Advanced Text Processing with AWK and Sed Commands in Linux
AWK and Sed are powerful command-line utilities for manipulating and analyzing text data in files or streams. This guide covers their core functionalities with practical examples.
AWK Command Overview
AWK is a pattern scanning and processing language deisgned for text extraction and reporting. It operates on a per-record basis, typically lines, and supports field-based operations.
Basic AWK Syntax
The general structure of an AWK command is:
awk [options] 'pattern { action }' input_file
Common options include -F to define the field separator. The pattern specifies conditions for line selection, and the action defines operations to perform on matched lines.
Extracting Specific Columns
To retrieve a particular column from a file, use the field separator and print the desired field number.
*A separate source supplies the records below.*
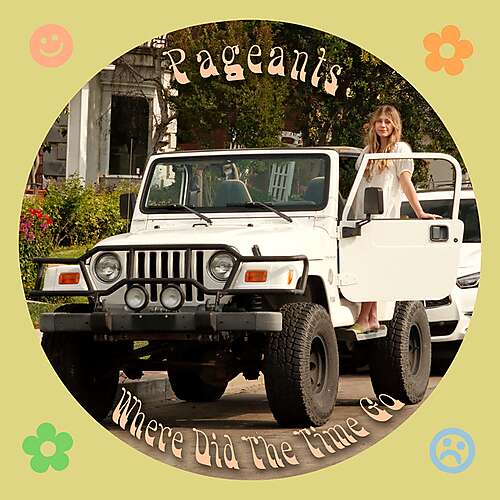 Where Did The Time Go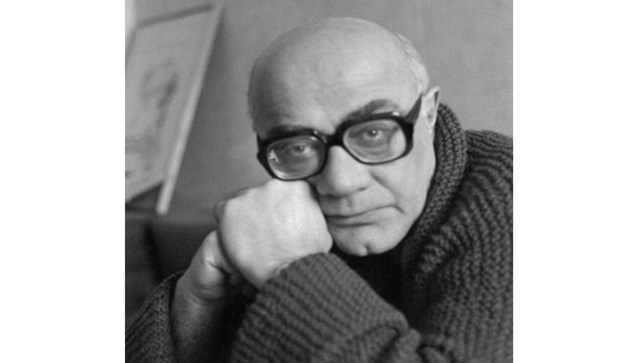 merab mamardashvili Hypothesis Refuted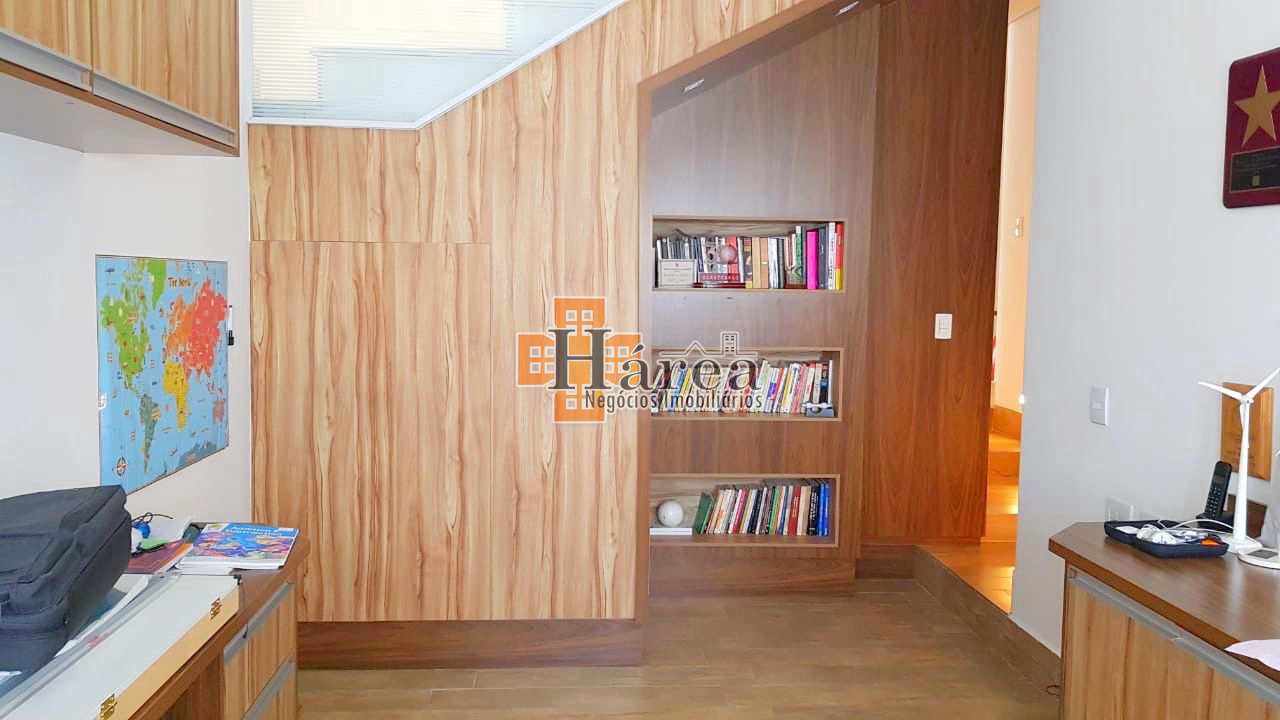 Sobrado à venda com 4 quartos, 515m² - Foto 3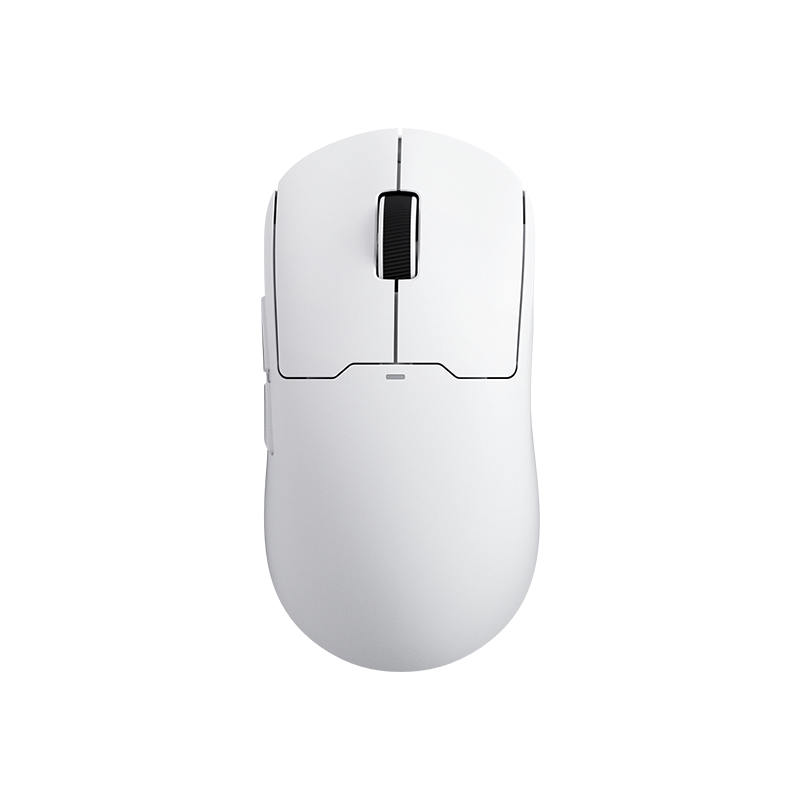 MCHOSE迈从A5 V3无线游戏鼠标蓝牙三模3395电竞专用Ultra轻量化V2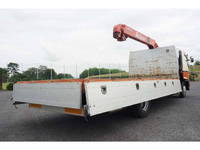 HINO Ranger Truck (With 4 Steps Of Cranes) PB-FD8JLFG 2004 176,549km_5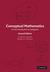 Conceptual Mathematics A First Introduction to Categories by F. William Lawvere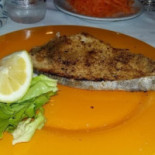 Cantina Siciliana Nourriture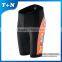 polyester/spandex fashion custom cycling shorts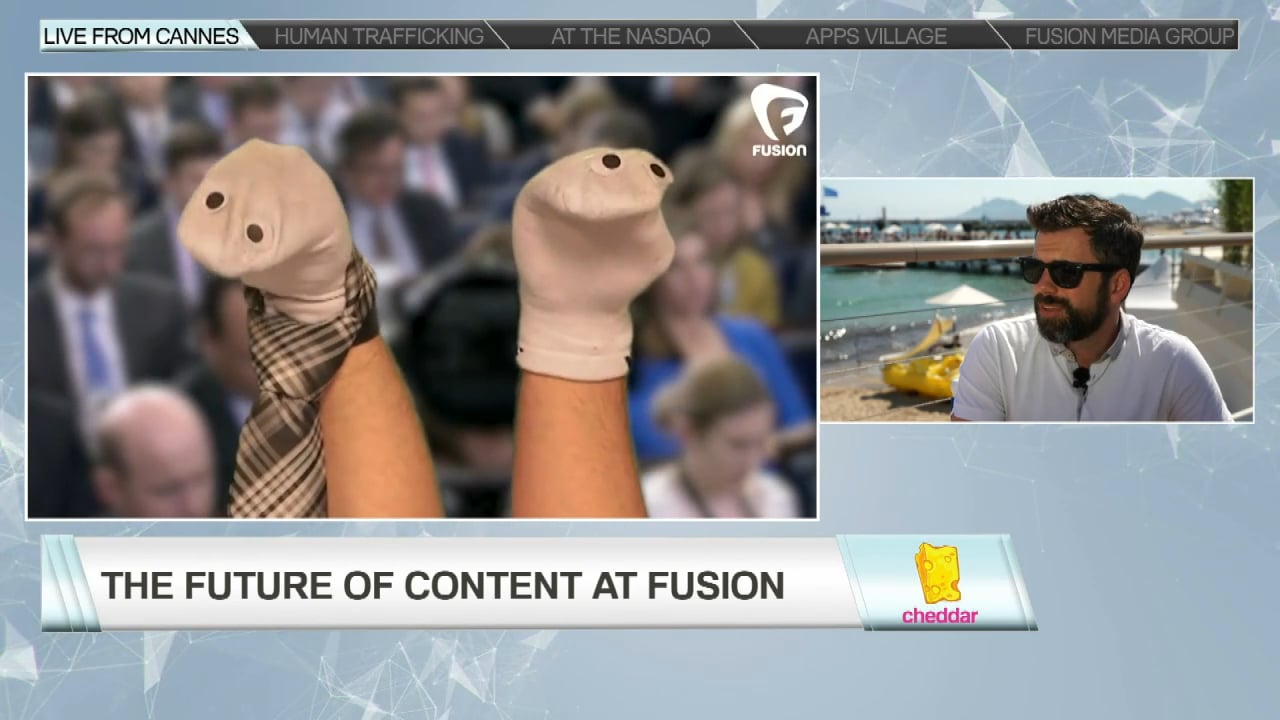 Fusion Media Group’s Keys to Social Media Success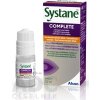 Systane COMPLETE Bez konzervačných látok - 1x10 ml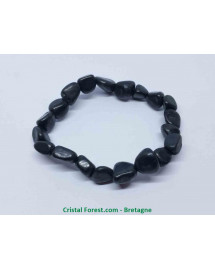 Bracelet ships- shungite 
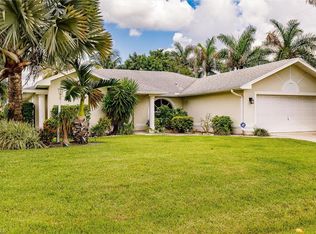 2400 SW 26th Pl, Cape Coral, FL 33914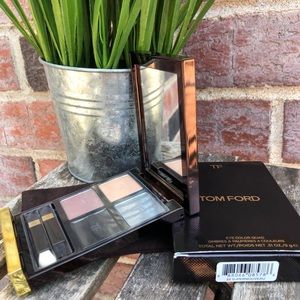 SOLD Tom Ford 22 Supernouveau Eyeshadow Quad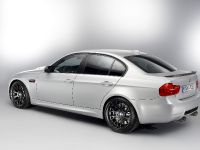 BMW M3 E90 CRT (2011)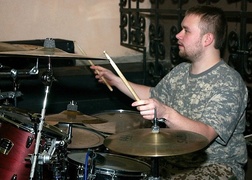 Muzyczna odwilż w Jaszczurze Muzyczna odwilż w Jaszczurze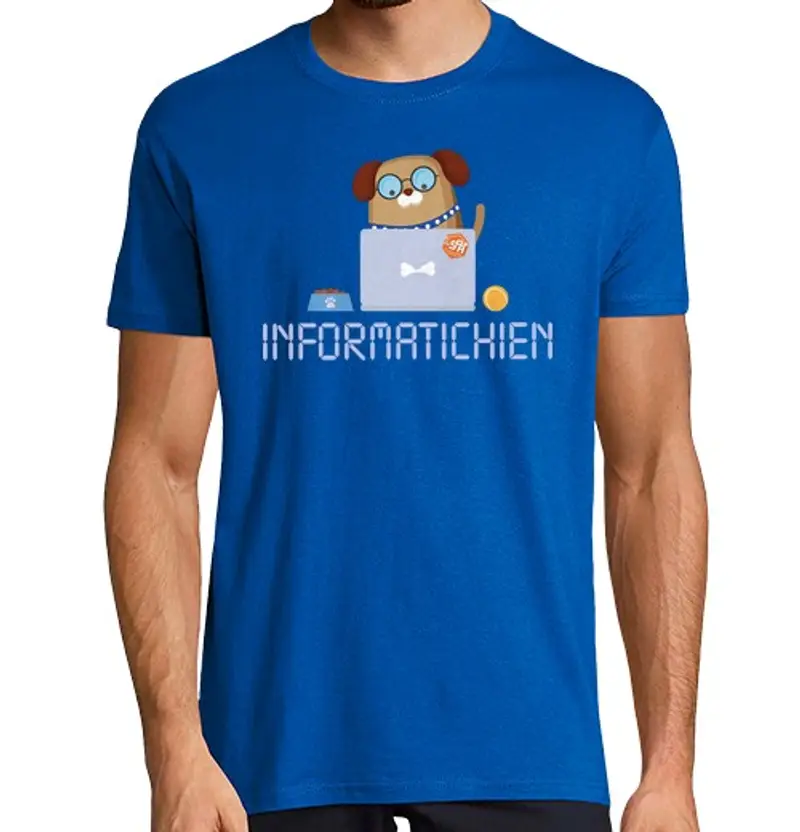 Tostadora T-shirt Uomo 1459239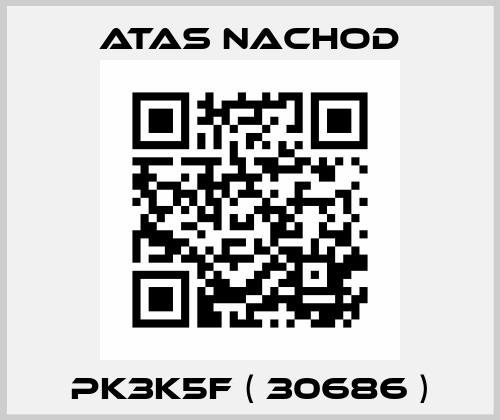 PK3K5F ( 30686 ) Atas Nachod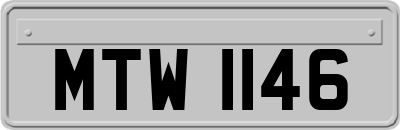 MTW1146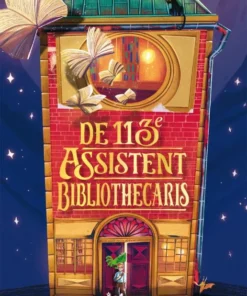 De 113e assistent-bibliothecaris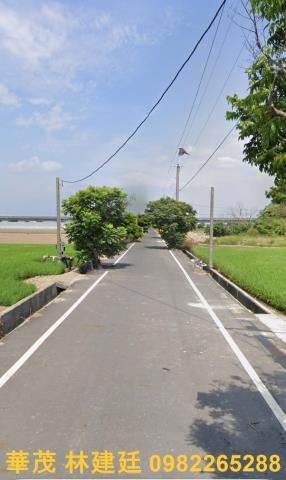 新港農地法拍-1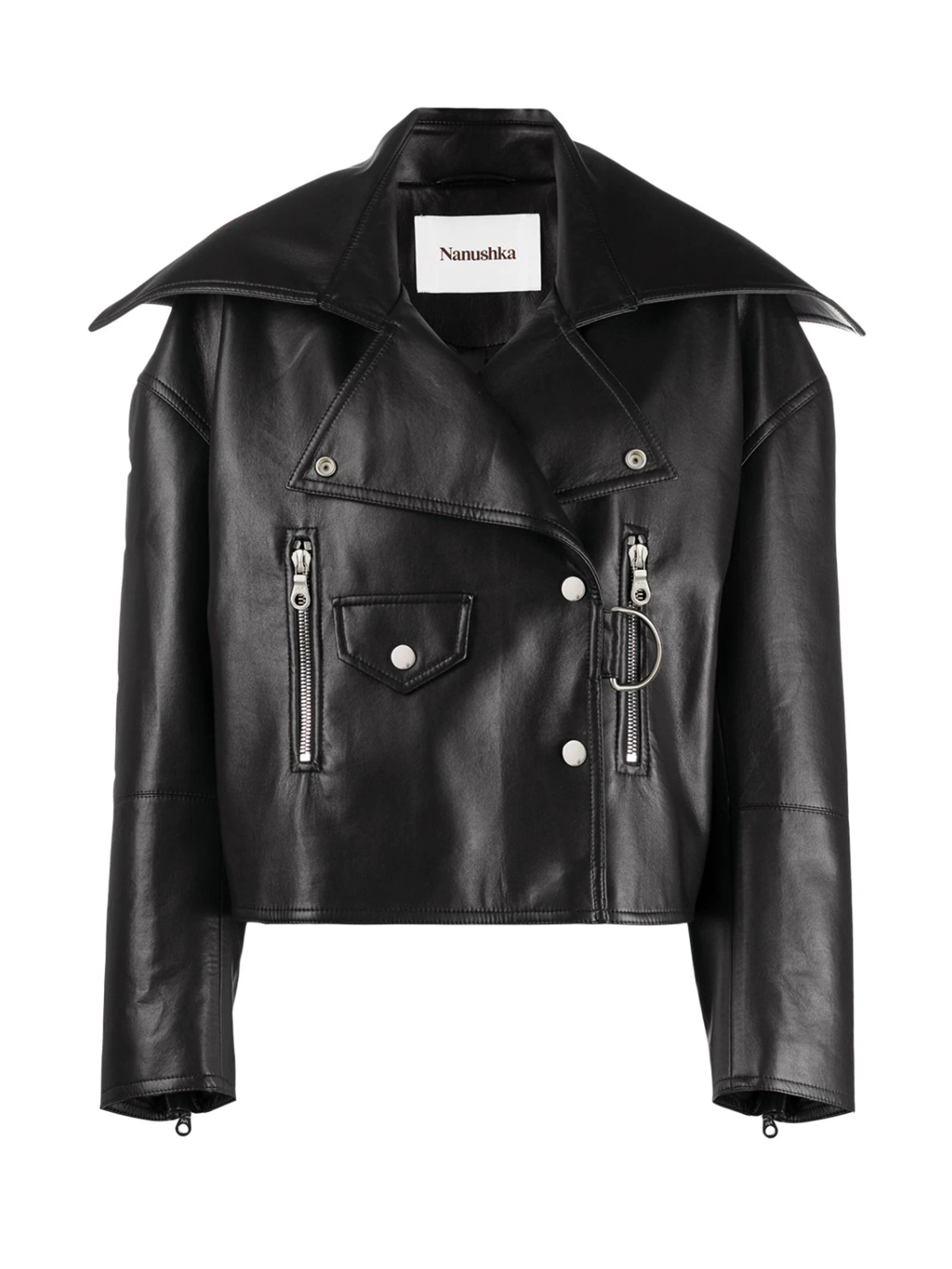 24 Trending Biker Jackets to Buy This Spring | Who What Wear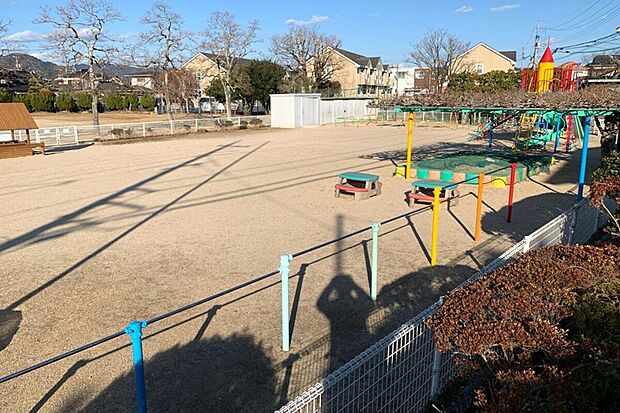 山口市平川幼稚園（約1,400m）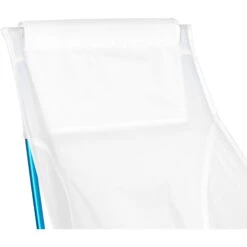 Helinox Chair Zero High Back - Campingstuhl -Campfreunde Geschäft helinox chair zero high back campingstuhl white blue hex 10559 13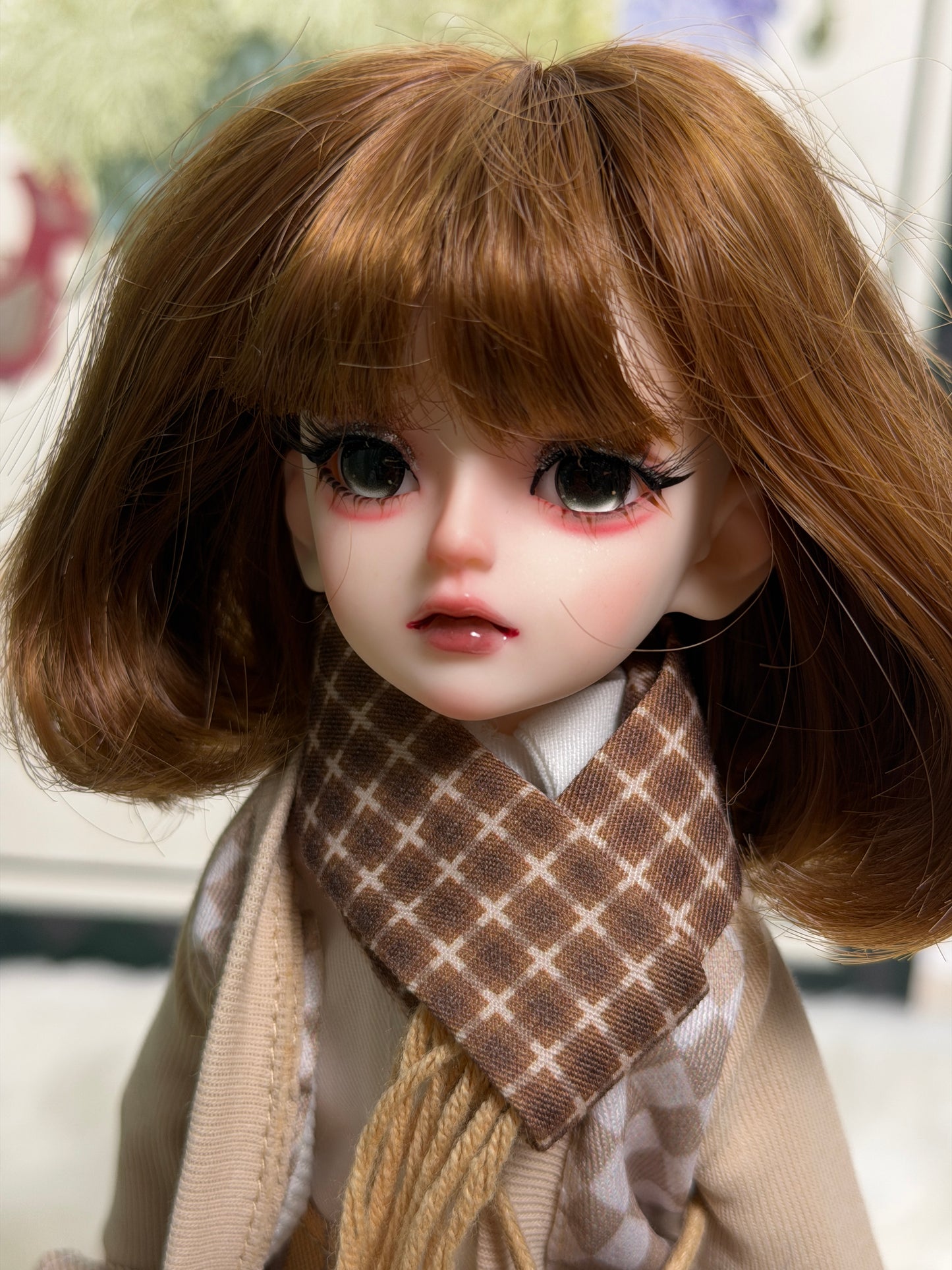 Tawny -  #83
For instance, to extract usernames from /etc/passwd:
awk -F ':' '{ print $1 }' /etc/passwd
Here, -F ':' sets the colon as the delimiter, and $1 outputs the first field (username).
Counting Lines in a File
AWK can tally the total number of records using the NR variable, which holds the current record number. To count lines:
awk 'END { print NR }' /etc/passwd
The END block executes after processing all line, printing the final count.
Filtering Lines Based on Patterns
Lines can be filtered by matching specific patterns. For example, to display lines containing "root":
awk '/root/ { print }' /etc/passwd
The pattern /root/ selects lines with "root", and the action prints them.
Formatted Output with AWK
AWK supports formatted printing using printf for precise control. To output usernames and user IDs from /etc/passwd:
awk -F ':' '{ printf "Username: %s\tID: %s\n", $1, $3 }' /etc/passwd
This uses %s for string placeholders, \t for tabs, and \n for newlines.
Sed Command Overview
Sed is a stream editor that performs text transformations on input streams. It processes text line-by-line and is ideal for batch editing tasks.
Basic Sed Syntax
The standard Sed command format is:
sed [options] 'command' file_name
Commands are applied to each line, with options like -e for multiple commands.
Replacing Text Strings
Sed can substitute occurrences of text globally. To replace "old" with "new" in a file:
sed 's/old/new/g' data.txt
The s command performs substitution, and g ensures all occurrences on a line are changed.
Inserting New Lines
Text can be inserted at specified line positions. To add a line before line 2:
sed '2i Inserted text line.' data.txt
The i command inserts the following text before the given line number.
Deleting Specific Lines
Lines matching a pattern can be removed. To delete lines containing "old":
sed '/old/d' data.txt
The d command deletes lines that match the pattern /old/.
Executing Multiple Commands
Multiple editing operations can be combined in a single Sed invocation. For example, to perform two substitutions:
sed -e 's/old/new/' -e 's/foo/bar/' data.txt
The -e flag allows chaining commands, applying them sequentially.
These tools are essential for efficient text processing in shell scripting and data manipulation tasks.